-- WRITTEN REQUEST --
Write out the material again word for word, dropping any images it holds.
-------- MATERIAL FOR THIS EXERCISE
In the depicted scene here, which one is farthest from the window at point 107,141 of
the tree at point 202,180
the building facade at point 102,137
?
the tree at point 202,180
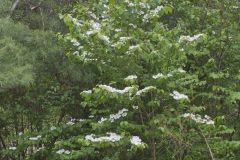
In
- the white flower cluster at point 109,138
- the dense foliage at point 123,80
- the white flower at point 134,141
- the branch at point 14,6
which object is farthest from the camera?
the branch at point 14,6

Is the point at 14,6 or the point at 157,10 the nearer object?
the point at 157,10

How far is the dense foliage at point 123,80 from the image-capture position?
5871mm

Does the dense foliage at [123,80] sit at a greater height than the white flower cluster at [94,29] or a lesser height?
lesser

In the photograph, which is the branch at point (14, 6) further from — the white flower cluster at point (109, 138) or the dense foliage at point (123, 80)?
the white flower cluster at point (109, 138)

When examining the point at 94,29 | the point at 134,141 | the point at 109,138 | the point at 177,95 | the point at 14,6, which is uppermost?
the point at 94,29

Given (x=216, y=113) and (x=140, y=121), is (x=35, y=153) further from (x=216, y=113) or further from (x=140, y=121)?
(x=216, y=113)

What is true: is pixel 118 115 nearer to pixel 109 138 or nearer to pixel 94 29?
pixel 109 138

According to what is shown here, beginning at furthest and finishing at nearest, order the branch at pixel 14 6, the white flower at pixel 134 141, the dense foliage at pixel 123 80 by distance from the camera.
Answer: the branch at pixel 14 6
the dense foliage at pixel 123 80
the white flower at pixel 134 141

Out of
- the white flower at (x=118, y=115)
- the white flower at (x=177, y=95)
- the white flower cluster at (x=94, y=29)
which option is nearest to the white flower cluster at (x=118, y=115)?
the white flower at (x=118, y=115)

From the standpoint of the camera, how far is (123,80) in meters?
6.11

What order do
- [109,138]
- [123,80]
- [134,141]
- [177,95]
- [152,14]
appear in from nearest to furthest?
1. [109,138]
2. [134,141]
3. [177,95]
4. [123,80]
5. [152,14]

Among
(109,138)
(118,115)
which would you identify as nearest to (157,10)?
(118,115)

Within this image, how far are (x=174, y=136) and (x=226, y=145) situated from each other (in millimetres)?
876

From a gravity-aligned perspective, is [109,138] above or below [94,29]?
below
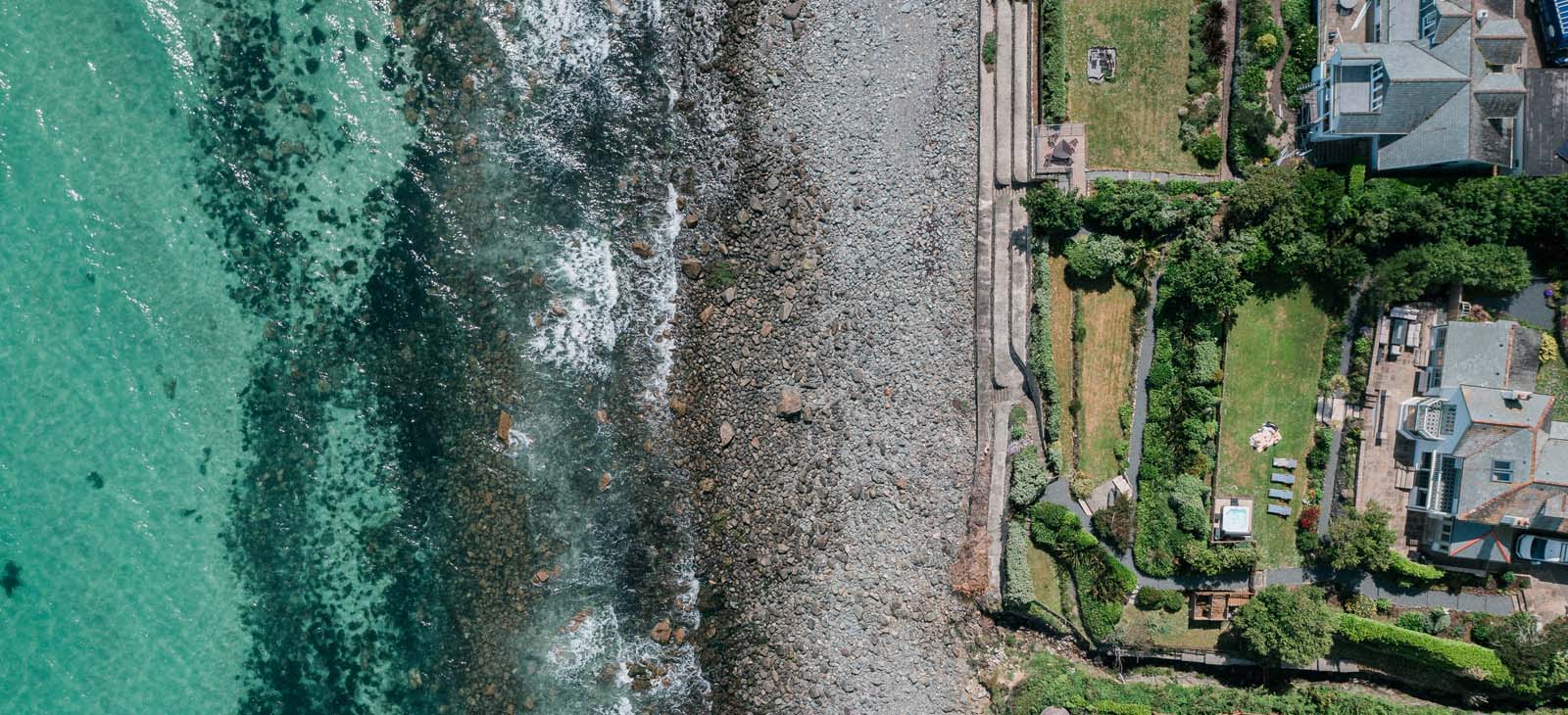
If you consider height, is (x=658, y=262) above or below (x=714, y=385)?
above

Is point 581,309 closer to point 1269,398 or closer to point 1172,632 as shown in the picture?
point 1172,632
----------------
-- THE OUTPUT --
In the depicted scene here, which one is farthest from the window at point 107,141 of
the tree at point 202,180
the building facade at point 102,137
?
the tree at point 202,180
In
- the white flower cluster at point 109,138
- the dense foliage at point 123,80
- the white flower at point 134,141
- the branch at point 14,6
which object is farthest from the camera?
the branch at point 14,6

Is the point at 14,6 or the point at 157,10 the nearer object?
the point at 157,10

How far is the dense foliage at point 123,80 from the image-capture position?
5871mm

Does the dense foliage at [123,80] sit at a greater height than the white flower cluster at [94,29] or a lesser height?
lesser

In the photograph, which is the branch at point (14, 6) further from — the white flower cluster at point (109, 138) or the dense foliage at point (123, 80)?
the white flower cluster at point (109, 138)

When examining the point at 94,29 | the point at 134,141 | the point at 109,138 | the point at 177,95 | the point at 14,6, which is uppermost?
the point at 94,29

Given (x=216, y=113) and (x=140, y=121), is (x=35, y=153) further from (x=216, y=113) or further from (x=140, y=121)?
(x=216, y=113)

What is true: is pixel 118 115 nearer to pixel 109 138 or nearer to pixel 94 29?
pixel 109 138

According to what is shown here, beginning at furthest and finishing at nearest, order the branch at pixel 14 6, the white flower at pixel 134 141, the dense foliage at pixel 123 80 by distance from the camera.
Answer: the branch at pixel 14 6
the dense foliage at pixel 123 80
the white flower at pixel 134 141

Out of
- the white flower at (x=118, y=115)
- the white flower at (x=177, y=95)
- the white flower cluster at (x=94, y=29)
which option is nearest to the white flower cluster at (x=118, y=115)?
the white flower at (x=118, y=115)

From the standpoint of the camera, how far is (123,80) in meters?
6.11

What order do
- [109,138]
- [123,80]
- [134,141]
- [177,95]
- [152,14]
appear in from nearest to furthest?
1. [109,138]
2. [134,141]
3. [177,95]
4. [123,80]
5. [152,14]

Among
(109,138)
(118,115)
which would you identify as nearest to (157,10)?
(118,115)

Within this image, how far are (x=174, y=136) and (x=226, y=145) situated from each other (in millimetres)?
876

From a gravity-aligned perspective, is [109,138] above or below [94,29]?
below
If you consider height, is (x=658, y=262) above or below (x=714, y=385)?
above

Is point 581,309 closer to point 1269,398 or closer to point 1172,632 as shown in the picture?
point 1172,632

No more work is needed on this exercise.